To defend those values, Ms. Kanko says, is “the first reason why people even enter politics.” A journalist and human rights activist, she was elected in 2019 to represent a nationalist and conservative political party in Belgium, the New Flemish Alliance, in the European Parliament. Raised in the largely Muslim country of Burkina Faso, she has long been outspoken against “radical Islam” and elements of Sharia law that have become apparent in European laws. 

Critics see Ms. Kanko “as someone who is betraying the community of migrants and choosing the other side,” she says. “But I’m just choosing the human side, and we should all be on that side regardless of our color, of our gender, of our ethnicity, of our religion. We should share these common values that are enjoying the heritage of the Enlightenment, that are in our constitutions and in our laws that are above everything.”

Members of the public and elected officials, meanwhile, seek to silence Ms. Kanko’s speech. The left “didn’t really know how to accuse me of racism,” she says, so they resorted to mental intimidation. She receives racist messages on Facebook that call her “a modern slave” and “black from the outside, but white from the inside.” They say that Allah has cursed her. A drawing with a bullet in her head was once sent to her home. 

“They will try to make you feel bad and make you self-censor yourself,” Ms. Kanko says with a somber tone. “Politicians cannot be free anymore.” Yet, having witnessed the evil grip of dictatorship as a teenager in Burkina Faso, she cannot be stopped by vitriolic threats. “I just totally don’t care,” she asserts, “because I am most afraid to live in a world where this kind of thinking rules than in a world where I have to face brutal people.” 

What enrages Ms. Kanko is the refusal by multilateral organizations and several European heads of state to call Hamas a terrorist organization. Belgium, Spain, and Ireland are among the EU members criticizing Israel’s offensive at Gaza. Meanwhile, she says, the left is encouraging harmful practices to prevail in Europe at the expense of Western values. She cites the widespread subjugation of Muslim women in Europe that is normalizing backward gender roles and threatening the freedoms of all women.

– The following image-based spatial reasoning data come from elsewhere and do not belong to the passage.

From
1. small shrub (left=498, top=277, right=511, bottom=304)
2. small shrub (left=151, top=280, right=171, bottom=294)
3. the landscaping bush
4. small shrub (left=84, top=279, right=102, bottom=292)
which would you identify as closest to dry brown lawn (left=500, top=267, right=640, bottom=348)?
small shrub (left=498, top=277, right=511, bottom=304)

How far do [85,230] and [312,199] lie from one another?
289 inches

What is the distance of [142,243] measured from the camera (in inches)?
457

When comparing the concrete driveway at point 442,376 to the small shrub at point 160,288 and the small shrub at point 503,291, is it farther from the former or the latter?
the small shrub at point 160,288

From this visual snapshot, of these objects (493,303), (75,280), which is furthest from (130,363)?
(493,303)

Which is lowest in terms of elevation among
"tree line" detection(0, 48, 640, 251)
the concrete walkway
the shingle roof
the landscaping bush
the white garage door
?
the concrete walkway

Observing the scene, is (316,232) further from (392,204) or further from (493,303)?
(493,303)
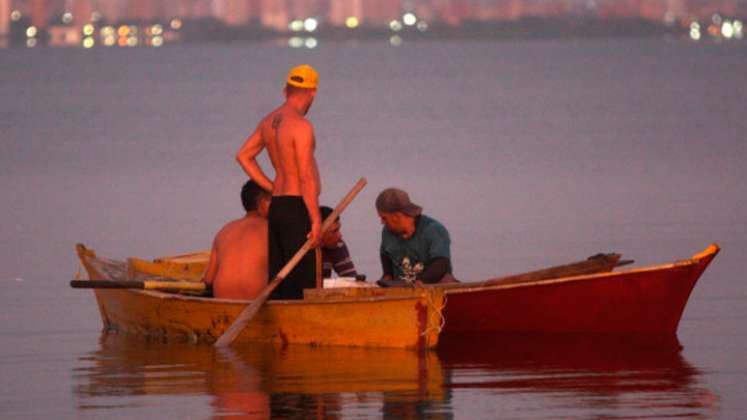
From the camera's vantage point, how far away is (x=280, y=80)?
11875 cm

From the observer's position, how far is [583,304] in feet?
51.3

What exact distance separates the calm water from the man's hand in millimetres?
789

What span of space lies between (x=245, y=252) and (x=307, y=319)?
2.30 feet

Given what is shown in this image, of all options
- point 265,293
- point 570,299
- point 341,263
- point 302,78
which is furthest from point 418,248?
point 302,78

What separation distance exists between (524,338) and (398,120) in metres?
51.5

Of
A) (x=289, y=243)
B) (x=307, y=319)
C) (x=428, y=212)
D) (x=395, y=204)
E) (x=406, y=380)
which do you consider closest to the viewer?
(x=406, y=380)

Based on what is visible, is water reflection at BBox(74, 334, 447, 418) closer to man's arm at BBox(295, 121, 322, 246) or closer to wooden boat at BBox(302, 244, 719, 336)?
wooden boat at BBox(302, 244, 719, 336)

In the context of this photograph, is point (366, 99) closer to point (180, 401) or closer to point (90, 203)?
point (90, 203)

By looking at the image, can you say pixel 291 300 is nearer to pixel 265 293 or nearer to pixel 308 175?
pixel 265 293

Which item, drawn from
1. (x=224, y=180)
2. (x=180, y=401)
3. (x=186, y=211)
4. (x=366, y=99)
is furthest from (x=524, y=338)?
(x=366, y=99)

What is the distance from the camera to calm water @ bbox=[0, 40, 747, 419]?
534 inches

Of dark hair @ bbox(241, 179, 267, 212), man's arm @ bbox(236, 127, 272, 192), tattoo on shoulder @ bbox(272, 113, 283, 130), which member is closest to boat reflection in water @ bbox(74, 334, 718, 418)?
dark hair @ bbox(241, 179, 267, 212)

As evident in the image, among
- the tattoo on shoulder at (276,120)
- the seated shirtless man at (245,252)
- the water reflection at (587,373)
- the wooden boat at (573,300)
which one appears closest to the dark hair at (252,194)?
the seated shirtless man at (245,252)

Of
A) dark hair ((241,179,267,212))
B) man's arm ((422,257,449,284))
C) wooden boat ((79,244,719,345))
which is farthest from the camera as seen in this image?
man's arm ((422,257,449,284))
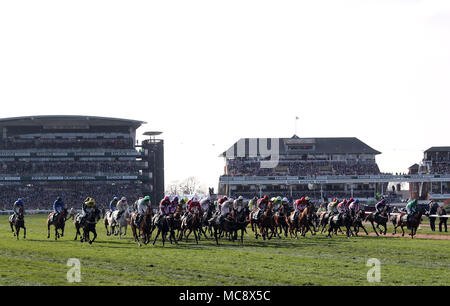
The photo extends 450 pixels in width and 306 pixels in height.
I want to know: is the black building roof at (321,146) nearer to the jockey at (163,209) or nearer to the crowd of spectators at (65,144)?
the crowd of spectators at (65,144)

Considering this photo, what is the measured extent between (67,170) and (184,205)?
59.9 meters

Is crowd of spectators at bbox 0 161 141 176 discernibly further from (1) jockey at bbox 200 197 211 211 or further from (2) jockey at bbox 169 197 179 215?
(2) jockey at bbox 169 197 179 215

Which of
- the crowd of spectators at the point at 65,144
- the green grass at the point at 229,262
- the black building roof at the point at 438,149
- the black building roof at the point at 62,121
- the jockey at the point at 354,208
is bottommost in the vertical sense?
the green grass at the point at 229,262

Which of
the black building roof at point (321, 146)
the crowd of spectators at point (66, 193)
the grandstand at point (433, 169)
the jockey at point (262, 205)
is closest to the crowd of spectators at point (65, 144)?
the crowd of spectators at point (66, 193)

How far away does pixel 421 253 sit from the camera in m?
20.5

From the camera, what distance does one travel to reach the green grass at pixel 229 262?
46.3 feet

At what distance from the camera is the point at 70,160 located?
8856 cm

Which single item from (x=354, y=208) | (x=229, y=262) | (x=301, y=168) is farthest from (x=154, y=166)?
(x=229, y=262)

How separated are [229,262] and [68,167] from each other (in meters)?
72.3

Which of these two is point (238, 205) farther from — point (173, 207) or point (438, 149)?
point (438, 149)

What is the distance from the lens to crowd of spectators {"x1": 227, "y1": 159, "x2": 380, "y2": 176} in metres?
80.5
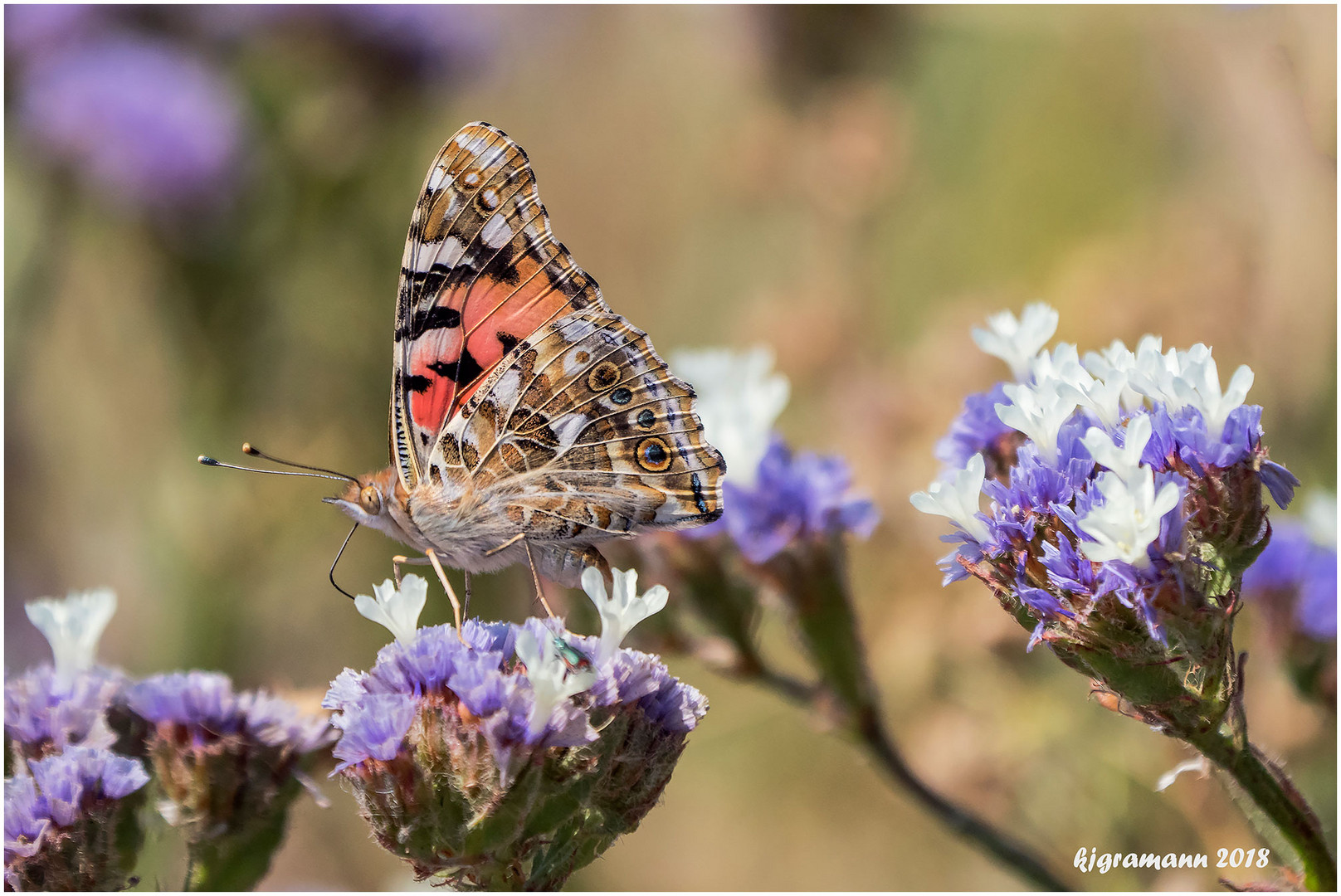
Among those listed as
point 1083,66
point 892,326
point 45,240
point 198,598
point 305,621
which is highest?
point 1083,66

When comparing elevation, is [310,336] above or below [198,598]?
above

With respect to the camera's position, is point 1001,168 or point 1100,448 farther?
point 1001,168

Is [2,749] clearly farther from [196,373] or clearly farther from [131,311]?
[131,311]

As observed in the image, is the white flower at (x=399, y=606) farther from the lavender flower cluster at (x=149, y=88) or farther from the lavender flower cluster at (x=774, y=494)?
the lavender flower cluster at (x=149, y=88)

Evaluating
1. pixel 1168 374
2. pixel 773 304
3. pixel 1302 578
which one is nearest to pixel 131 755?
pixel 1168 374

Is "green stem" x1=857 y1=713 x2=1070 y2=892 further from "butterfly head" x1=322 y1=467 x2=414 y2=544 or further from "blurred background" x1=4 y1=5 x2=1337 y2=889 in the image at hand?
"butterfly head" x1=322 y1=467 x2=414 y2=544

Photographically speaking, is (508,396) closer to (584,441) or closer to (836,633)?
(584,441)

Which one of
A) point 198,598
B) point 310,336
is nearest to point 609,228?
point 310,336
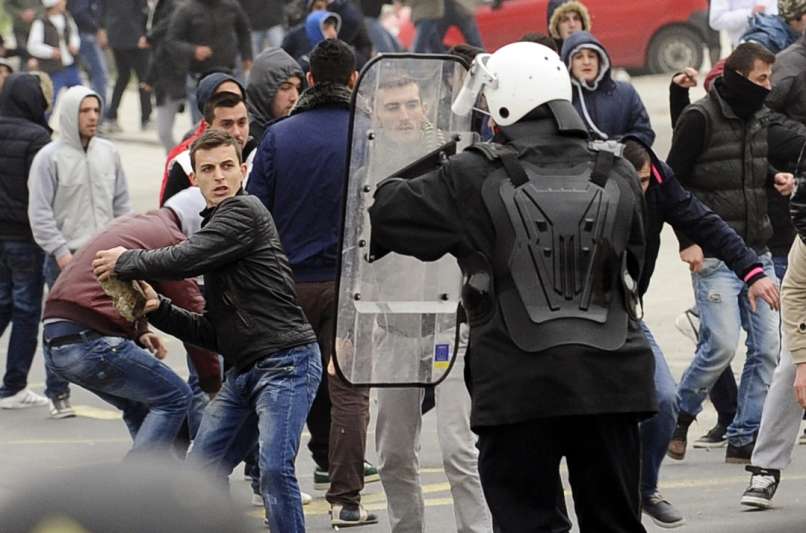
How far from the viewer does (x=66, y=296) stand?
7.29 meters

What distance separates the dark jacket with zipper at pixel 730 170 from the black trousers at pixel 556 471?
3625mm

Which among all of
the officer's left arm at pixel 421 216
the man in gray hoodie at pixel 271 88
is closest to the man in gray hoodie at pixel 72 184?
the man in gray hoodie at pixel 271 88

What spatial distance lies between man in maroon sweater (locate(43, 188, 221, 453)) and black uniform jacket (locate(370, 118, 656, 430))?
2.21m

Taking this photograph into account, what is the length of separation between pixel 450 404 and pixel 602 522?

“They’ll use foreign values to seduce foreign voters,” Ms. Kanko says of her left-wing colleagues. This represents “the deepest level of racism, because you refuse to unlock the potential of so many people. You want to keep them electoral hostage to permanently vote for you, so you tell them that their very aggressive values are fantastic.”

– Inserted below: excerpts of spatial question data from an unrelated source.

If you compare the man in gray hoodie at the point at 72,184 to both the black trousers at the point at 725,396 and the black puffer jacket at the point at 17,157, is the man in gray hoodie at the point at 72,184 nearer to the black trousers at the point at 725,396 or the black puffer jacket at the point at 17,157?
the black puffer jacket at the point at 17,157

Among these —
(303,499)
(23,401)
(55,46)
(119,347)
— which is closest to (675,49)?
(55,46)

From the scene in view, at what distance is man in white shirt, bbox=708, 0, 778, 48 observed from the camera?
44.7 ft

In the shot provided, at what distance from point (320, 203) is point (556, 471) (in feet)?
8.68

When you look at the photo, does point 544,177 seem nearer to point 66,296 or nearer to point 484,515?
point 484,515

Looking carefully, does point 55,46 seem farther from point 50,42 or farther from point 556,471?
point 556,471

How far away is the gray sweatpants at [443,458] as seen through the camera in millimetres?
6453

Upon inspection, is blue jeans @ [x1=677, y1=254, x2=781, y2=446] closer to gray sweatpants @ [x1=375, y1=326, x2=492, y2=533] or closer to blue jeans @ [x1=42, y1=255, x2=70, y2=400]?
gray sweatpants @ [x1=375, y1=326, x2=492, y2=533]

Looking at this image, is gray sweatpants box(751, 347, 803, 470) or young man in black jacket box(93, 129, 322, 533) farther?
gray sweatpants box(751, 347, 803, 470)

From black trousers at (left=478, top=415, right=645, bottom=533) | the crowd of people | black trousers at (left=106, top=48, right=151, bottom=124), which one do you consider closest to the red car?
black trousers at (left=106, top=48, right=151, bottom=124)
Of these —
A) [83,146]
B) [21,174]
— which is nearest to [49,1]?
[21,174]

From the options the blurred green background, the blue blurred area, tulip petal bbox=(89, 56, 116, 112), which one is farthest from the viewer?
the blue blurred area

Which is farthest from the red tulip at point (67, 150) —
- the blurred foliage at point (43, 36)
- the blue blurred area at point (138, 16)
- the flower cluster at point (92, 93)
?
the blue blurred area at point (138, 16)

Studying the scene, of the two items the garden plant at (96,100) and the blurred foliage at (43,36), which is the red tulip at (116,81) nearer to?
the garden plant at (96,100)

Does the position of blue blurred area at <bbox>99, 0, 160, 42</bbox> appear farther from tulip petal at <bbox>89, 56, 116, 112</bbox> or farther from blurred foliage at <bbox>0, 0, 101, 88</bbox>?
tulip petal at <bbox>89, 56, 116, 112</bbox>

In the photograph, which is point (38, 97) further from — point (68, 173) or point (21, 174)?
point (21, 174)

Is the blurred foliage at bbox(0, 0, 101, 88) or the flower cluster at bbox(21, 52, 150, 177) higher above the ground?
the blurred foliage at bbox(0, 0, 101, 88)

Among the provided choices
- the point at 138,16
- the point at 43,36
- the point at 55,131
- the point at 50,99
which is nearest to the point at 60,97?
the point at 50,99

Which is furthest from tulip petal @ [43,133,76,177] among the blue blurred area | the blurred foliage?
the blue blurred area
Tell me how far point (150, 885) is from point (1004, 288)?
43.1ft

Nationalism, meanwhile, is eroding in Europe. Social benefits entice many migrants to the continent, but many do not learn their new national language upon earning citizenship. “These people will choose to be Belgium, French, Dutch, or German, only on paper, but not in their heart,” Ms. Kanko says. “So they will choose the social advantage, but they will never commit to the other part of the contract.”

Invoking the wisdom of a British prime minister, Margaret Thatcher, Ms. Kanko asserts that once the money to finance alluring social programs dries up, voters will demand social and economic emancipation. The short-term satisfaction, she suggests, imperils the long-term peace of a society. “Look at all the terror attacks that we had. Look at what is happening to the women on the streets. The erosion of women’s rights is a reality,” she says.

When Ms. Kanko speaks to voters of migrant descent, she asks them, “Don’t you want a better life for your child?” During our conversation, she turns away from the video screen for a moment to say something in French to her young daughter, who has been listening all along in the background. “I want her to be one of those who stand with her chin up,” she tells me, “and not one of those who are going to be the hostage of the politicians in the future.”

I asked Ms. Kanko what she wishes to tell those who neglect the sacredness of social, economic, and political liberty. “If you take freedom for granted,” she responds, “one day it goes away without warning.”